EXERCISE DIRECTIONS: Carry on the news report about the halted BPCL privatization bid, starting after its final sentence.

DOCUMENT SEGMENT:
====================

Even as LPG prices rose for the second time this month, taking domestic LPG cylinder prices across the country over the Rs 1,000 mark, it has come to the fore that the Modi government had to halt the privatization bid of State-owned Bharat Petroleum Corporation Limited (BPCL) due to an unstable fuel market and complex tax regime.

The government’s stake in BPCL is worth around Rs 50,000 crore.

A trade union leader who is in the know of the development told NH that two bidders – Apollo Global Management and I Squared Capital Advisors – have backed out from the ambitious privatization plan as they found “the bid not worthy enough to fight for”.

The trade unionists termed the backing out of the two bidders, eventually forcing the government to halt the disinvestment plan, as a “blessing in disguise”.

“Modi govt’s inability to stabilize the domestic fuel market and an irrational, complex tax regime was responsible for the deal reaching a dead end before it could take off,” said the trade unionist.

After the two bidders chose to back out, Anil Agarwal-led Vedanta group remained the only bidder in the fray, following which the Modi government decided to halt the privatization plan.

The government did not want to proceed with a single bidder, news agency PTI reported.

====================

RECORDED INFORMATION:
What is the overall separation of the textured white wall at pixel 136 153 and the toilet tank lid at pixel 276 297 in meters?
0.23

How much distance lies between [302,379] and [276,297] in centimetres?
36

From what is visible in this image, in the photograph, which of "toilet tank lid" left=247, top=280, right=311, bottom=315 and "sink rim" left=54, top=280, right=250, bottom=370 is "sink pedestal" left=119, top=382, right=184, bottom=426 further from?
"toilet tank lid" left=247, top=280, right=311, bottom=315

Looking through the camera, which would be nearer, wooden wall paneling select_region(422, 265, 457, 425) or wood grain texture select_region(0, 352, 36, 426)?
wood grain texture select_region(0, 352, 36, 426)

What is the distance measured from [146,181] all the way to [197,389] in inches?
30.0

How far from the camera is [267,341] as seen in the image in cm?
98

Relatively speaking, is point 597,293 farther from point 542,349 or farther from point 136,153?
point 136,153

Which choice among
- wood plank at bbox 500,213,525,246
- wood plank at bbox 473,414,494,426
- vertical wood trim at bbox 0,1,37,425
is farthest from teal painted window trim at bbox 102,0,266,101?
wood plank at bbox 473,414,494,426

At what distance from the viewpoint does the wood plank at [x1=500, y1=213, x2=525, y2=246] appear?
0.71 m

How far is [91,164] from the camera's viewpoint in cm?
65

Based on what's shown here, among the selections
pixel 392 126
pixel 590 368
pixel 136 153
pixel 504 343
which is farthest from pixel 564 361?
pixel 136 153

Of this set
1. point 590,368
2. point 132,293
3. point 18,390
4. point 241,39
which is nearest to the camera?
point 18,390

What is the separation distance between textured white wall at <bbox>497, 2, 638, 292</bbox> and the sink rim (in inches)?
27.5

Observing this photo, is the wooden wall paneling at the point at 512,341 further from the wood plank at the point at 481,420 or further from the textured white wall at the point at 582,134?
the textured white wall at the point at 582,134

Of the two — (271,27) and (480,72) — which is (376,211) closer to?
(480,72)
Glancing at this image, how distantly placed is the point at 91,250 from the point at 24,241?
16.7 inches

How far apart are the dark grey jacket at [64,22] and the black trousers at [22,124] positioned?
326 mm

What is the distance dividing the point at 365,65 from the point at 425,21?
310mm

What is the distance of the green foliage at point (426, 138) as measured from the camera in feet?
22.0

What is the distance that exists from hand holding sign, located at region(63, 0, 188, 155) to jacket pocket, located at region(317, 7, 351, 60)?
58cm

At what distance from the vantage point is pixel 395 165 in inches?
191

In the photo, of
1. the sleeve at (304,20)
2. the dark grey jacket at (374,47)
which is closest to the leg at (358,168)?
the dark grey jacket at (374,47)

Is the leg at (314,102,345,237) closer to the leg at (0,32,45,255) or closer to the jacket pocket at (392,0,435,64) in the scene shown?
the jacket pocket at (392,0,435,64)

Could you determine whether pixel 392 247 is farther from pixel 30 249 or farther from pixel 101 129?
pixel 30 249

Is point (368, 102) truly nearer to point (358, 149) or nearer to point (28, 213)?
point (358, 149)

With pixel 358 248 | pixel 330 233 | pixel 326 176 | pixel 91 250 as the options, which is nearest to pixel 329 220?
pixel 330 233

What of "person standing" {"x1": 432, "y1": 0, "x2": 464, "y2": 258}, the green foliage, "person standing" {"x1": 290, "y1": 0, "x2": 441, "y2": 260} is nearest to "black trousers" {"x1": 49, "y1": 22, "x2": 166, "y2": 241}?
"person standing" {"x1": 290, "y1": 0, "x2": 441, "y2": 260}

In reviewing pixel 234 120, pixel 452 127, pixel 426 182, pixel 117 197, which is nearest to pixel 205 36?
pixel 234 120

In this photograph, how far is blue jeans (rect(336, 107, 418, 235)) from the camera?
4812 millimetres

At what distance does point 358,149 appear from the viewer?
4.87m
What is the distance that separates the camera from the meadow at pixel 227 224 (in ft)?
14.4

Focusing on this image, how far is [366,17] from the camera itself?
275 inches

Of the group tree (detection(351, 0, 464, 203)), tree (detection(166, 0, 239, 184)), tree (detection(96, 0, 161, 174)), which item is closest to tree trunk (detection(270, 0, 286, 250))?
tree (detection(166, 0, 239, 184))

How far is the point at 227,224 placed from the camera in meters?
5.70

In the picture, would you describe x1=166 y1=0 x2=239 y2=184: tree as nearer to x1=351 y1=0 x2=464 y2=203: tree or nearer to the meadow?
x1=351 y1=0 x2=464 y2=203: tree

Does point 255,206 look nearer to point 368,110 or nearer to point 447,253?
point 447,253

====================

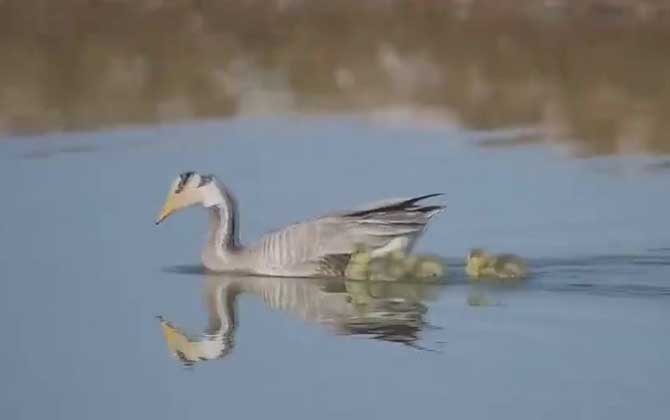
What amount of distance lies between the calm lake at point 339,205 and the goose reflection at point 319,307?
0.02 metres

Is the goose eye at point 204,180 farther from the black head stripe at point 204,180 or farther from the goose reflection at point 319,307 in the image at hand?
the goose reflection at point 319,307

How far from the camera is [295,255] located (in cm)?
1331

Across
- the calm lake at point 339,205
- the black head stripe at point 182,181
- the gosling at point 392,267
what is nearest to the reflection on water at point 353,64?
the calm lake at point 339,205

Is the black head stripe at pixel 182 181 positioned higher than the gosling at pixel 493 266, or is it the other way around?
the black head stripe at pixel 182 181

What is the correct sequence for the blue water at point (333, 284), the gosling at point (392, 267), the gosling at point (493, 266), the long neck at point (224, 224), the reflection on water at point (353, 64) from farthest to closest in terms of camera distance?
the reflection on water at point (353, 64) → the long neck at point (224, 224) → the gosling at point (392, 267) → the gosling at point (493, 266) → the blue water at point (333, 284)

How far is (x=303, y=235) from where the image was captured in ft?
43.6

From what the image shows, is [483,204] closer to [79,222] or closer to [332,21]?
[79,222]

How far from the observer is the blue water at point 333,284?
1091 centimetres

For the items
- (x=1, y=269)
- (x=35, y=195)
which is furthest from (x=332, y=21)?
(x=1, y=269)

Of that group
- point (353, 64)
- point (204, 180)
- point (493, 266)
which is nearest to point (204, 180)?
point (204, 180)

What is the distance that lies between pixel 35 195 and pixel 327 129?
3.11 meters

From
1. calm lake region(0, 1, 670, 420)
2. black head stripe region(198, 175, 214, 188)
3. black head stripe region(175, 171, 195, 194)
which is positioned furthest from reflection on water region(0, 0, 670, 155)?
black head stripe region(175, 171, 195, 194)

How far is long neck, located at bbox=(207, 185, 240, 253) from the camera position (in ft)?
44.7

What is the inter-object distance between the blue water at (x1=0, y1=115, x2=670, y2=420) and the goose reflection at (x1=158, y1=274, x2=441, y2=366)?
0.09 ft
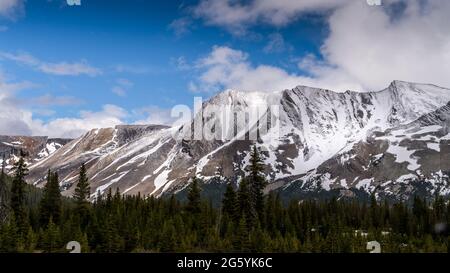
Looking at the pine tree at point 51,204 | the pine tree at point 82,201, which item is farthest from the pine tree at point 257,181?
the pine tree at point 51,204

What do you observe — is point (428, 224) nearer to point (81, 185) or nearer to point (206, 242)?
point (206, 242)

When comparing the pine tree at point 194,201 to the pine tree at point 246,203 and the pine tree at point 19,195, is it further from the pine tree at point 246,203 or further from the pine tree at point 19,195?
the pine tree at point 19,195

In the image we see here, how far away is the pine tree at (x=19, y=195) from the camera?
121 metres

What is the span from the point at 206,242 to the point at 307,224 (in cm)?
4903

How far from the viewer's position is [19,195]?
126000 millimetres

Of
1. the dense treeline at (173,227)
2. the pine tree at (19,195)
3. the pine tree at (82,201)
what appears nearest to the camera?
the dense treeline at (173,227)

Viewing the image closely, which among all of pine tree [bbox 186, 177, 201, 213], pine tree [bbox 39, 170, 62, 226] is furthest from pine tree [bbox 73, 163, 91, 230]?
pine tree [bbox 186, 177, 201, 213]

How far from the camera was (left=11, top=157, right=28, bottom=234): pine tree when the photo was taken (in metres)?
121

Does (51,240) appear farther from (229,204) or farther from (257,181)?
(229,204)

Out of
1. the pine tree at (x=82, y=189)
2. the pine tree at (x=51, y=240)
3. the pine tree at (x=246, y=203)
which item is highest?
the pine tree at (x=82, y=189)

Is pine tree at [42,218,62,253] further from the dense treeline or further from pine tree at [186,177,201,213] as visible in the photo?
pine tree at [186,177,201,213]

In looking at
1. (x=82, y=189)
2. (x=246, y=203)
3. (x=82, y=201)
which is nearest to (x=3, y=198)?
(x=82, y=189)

====================

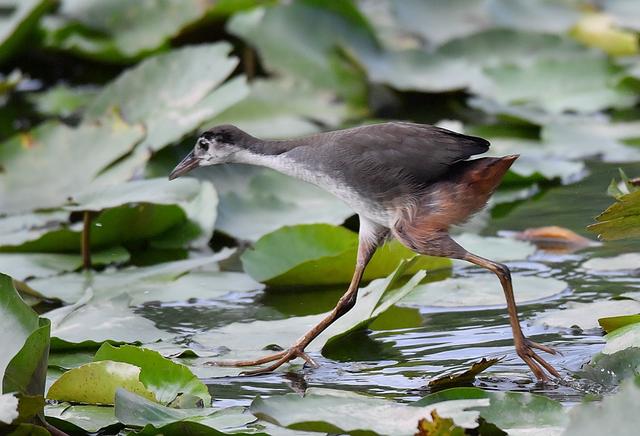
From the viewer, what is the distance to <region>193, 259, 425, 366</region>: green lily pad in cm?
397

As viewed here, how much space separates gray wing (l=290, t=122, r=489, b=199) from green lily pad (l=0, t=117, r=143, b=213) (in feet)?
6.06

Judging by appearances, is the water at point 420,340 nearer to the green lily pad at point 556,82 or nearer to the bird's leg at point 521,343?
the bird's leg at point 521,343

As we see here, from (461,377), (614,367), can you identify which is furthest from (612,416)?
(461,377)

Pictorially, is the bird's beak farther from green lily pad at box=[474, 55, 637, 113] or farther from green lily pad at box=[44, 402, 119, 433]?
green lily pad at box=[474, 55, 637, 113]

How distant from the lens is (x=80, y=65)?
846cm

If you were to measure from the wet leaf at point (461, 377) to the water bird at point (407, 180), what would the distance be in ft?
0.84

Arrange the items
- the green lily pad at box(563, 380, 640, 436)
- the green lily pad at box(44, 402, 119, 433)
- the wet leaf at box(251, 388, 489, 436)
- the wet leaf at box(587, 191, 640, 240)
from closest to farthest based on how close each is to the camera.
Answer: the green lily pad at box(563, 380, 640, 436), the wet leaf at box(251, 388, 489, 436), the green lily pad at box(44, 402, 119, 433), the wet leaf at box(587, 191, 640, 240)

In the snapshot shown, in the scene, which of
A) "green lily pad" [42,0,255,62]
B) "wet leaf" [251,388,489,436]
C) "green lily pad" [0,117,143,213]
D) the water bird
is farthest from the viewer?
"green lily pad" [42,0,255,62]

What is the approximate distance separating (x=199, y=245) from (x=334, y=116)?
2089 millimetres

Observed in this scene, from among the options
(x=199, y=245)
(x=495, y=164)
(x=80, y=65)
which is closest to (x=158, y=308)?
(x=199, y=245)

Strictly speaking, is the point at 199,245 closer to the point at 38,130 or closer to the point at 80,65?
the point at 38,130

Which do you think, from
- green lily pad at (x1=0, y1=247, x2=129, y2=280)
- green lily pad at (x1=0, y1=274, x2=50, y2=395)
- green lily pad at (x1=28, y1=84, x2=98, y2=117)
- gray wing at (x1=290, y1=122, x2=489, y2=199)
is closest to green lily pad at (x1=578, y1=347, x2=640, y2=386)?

====================

FINAL RESULT:
The State-owned refiner Bharat Petroleum Corporation Limiter (BPCL) is one of the most successful PSUs in India, known as Navratna companies.

The plan to sell the government’s holding in BPCL was envisioned in 2019 wherein the government hoped to raise US $ 8-10 million by selling its 53 percent holding in the PSU.

A year after, in 2020, the government floated a bid, hoping that major players such as Russia’s Rosneft and Saudi Arabia’s Aramco might be taking interest in BPCL privatization plan, but due to low prices and weak demand, the big players stayed out of the bidding.


The Congress had at the time slammed the government, saying that “this government is going to sell India totally.”

It is worth recalling here that the government had to postpone the disinvestment in BPCL twice.

Interestingly, the Modi government has barred PSUs from bidding for BPCL and expects private sector Indian players and global MNCs to bid for its stake.